Fifty years ago this week, Dr. Martin Luther King, Jr. delivered his pivotal “I Have a Dream” speech in front of a crowd of over 250,000 civil rights supporters during the March on Washington for Jobs and Freedom on Aug. 28, 1963. It was one of the largest human rights political rallies in the country and was instrumental in advancing civil and political rights for decades to come.
This Wednesday, in honor of the 50th anniversary of the march, neighborhood organizer Algernong Allen will hold an audio playing of Dr. King’s famous speech in Cedar Park on 49th Street and Baltimore Avenue at 6:30 p.m. The event, titled “March on West Philly,” is free and open to the public.

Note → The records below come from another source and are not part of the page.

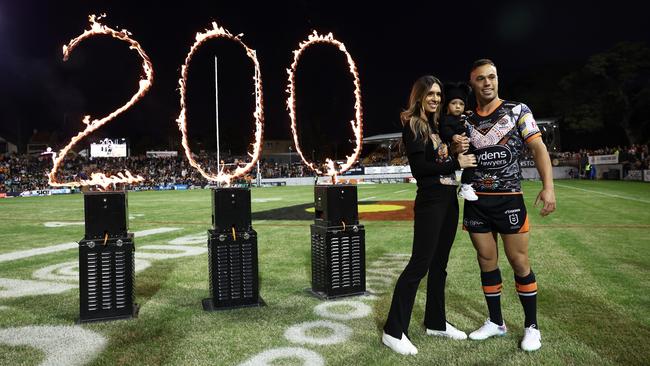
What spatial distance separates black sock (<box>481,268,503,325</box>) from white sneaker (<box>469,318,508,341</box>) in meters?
0.04

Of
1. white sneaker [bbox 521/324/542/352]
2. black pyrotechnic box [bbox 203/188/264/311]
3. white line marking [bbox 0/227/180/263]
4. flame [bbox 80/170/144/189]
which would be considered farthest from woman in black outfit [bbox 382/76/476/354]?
white line marking [bbox 0/227/180/263]

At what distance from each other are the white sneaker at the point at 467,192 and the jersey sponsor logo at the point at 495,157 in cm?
22

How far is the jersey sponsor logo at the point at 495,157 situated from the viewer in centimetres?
393

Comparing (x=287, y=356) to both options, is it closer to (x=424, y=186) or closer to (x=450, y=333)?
(x=450, y=333)

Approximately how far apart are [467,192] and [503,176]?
0.34 m

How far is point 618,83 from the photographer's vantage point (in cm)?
5538

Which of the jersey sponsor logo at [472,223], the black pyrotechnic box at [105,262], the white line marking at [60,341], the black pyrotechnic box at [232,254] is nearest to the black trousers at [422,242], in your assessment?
the jersey sponsor logo at [472,223]

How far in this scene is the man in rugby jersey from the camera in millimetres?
3924

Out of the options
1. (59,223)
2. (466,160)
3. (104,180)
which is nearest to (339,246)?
(466,160)

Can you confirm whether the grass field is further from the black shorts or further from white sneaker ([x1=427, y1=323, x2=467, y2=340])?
the black shorts

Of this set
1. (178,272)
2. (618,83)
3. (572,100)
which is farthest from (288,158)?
(178,272)

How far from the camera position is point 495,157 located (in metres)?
3.95

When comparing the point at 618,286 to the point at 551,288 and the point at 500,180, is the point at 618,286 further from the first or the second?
the point at 500,180

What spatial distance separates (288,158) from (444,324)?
76133mm
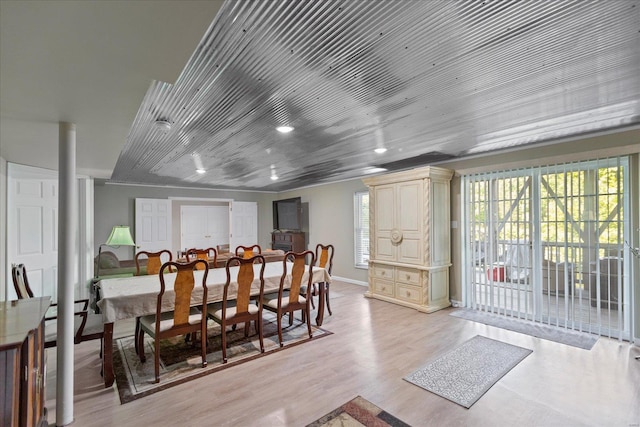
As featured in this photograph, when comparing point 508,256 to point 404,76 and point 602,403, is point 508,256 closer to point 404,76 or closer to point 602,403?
point 602,403

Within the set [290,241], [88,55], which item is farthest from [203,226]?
[88,55]

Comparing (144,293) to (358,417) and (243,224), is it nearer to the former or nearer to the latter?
(358,417)

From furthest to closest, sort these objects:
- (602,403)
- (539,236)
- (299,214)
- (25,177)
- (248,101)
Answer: (299,214) < (539,236) < (25,177) < (248,101) < (602,403)

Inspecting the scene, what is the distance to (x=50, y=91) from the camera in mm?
1676

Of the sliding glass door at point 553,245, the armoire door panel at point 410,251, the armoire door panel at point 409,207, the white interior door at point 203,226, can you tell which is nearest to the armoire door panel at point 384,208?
the armoire door panel at point 409,207

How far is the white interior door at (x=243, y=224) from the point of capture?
873 centimetres

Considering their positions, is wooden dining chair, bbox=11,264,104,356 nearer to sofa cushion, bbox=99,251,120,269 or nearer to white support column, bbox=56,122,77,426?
white support column, bbox=56,122,77,426

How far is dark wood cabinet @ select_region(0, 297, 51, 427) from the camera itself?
1404 millimetres

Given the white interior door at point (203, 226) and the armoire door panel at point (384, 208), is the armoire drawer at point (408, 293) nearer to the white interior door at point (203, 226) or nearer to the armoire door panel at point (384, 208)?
the armoire door panel at point (384, 208)

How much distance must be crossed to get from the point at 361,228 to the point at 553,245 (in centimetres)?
346

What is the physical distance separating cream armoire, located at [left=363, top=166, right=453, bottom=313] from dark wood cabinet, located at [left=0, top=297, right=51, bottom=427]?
428 centimetres

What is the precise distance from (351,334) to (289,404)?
1541mm

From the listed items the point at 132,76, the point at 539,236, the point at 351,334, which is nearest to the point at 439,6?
the point at 132,76

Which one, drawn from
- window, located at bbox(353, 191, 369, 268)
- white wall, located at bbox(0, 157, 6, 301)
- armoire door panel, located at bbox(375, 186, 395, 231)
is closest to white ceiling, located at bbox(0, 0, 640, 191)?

While no formal discussion is planned for after the event, Allen encourages community residents to stay and discuss both the speech and strategies for advancing civil rights.
“I wanted to celebrate the beauty of the original March on Washington, and felt that others would like to be able to do the same in some way,” Allen wrote in an e-mail to West Philly Local. “I want people to walk away more connected, more neighborly to those neighbors who look different, and reminded that there is still work to do.”
Some progress has been made in the five decades since that historic march, but civil rights are still under threat from Voter ID laws introduced and passed through state governments, the disproportionate number of people of color incarcerated, disparity in wages between genders and races and law enforcement profiling. So Allen hopes that the event can also mobilize West Philly residents to work together “to cultivate and extend the borders of a good quality of life”—to continue the fight for Dr. King’s dream.
“To those on the front lines of the civil rights movement, we owe a debt. A debt which we repay by our continued diligence in creating a world for our children in which our society, marches toward the highest aspects of our humanity,” Allen said. “Dr. King’s speech symbolizes and articulates that. This is how we can say thank you, and rebroadcast the message of the movement that inspired the man.”